The insurance policies often come at a "very high price," and, once obtained, there's little incentive for a senior to pass up medical services or think about their value, he said. "In our view, the principal winners from the status quo are the insurance companies that sell supplemental coverage. It's a lose-lose proposition for Medicare beneficiaries and for taxpayers," Hackbarth told the health subcommittee of the House Energy and Commerce Committee.

The commission is an independent body with a staff of health policy analysts, and after extended discussion, commissioners make recommendations that often gain serious consideration by Congress, though they have no official weight.

Hackbarth said a redesigned Medicare package should include an out-of-pocket limit as a way to shield beneficiaries from catastrophic costs and reduce their fears that they'll wind up broke, which is why they flock to the Medigap policies.

Obama also proposed raising money through a surcharge on Medigap plans in his fiscal 2013 budget plan and in an earlier deficit proposal, but the idea failed to win support. Among opponents were the National Association of Insurance Commissioners, which in 2011 expressed criticism of a similar Obama proposal, saying it could harm low-income seniors.

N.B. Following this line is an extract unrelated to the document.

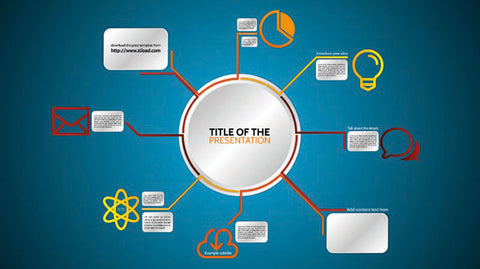 Business plan Prezi template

But in the budget that Obama released last week, he said the surcharge makes sense. "Some Medigap plans cover all or almost all copayments, including even modest copayments for routine care that most beneficiaries can afford," the Department of Health and Human Services said in the budget outline. "This practice gives beneficiaries less incentive to consider the cost of services, leading to higher Medicare costs and Part B premiums."

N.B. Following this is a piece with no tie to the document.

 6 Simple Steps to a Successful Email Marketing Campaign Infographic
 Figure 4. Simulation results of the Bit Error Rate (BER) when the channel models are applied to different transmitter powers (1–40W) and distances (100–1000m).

So the administration proposed a new Part B premium surcharge for new beneficiaries who buy Medigap policies with low cost-sharing requirements, effective in 2017, according to the budget document. Plans that met an undefined higher level of cost sharing would be exempt. The surcharge, which would amount to about 15 percent of the average Medigap premium, would raise $2.9 billion over 10 years.

Subcommittee Chairman Joseph Pitts, R-Pa., indicated a willingness to start discussions on a revision of Medicare's design, including a Medigap surcharge. "We should have a single deductible for Parts A and B, and we should streamline benefits so that fewer seniors will have to purchase supplemental coverage with money from their own pocket," Pitts said in his remarks. "We should institute a catastrophic cap on out-of-pocket spending to protect seniors from the threat of medical bankruptcy."

Hackbarth also said commissioners believe that copayments, which specify fixed dollar payments for a service, should be used in Medicare rather than coinsurance, which specifies a fixed percentage that should be paid.

"The commission prefers the set dollar amounts of copayments because they are more clearly understood by beneficiaries and reduce uncertainty," Hackbarth said. "Especially if the amounts are set to create incentives for beneficiaries to make better decisions about their use of care, copayments are easy to understand, compare and respond to."

The top Democrat on Energy and Commerce, California's Henry A. Waxman, warned, however, that the surcharges should not be put in place without other changes to Medicare's benefit design because the policies often are held by older and sicker beneficiaries. Increases in charges could harm them and leave them vulnerable to high costs, he said.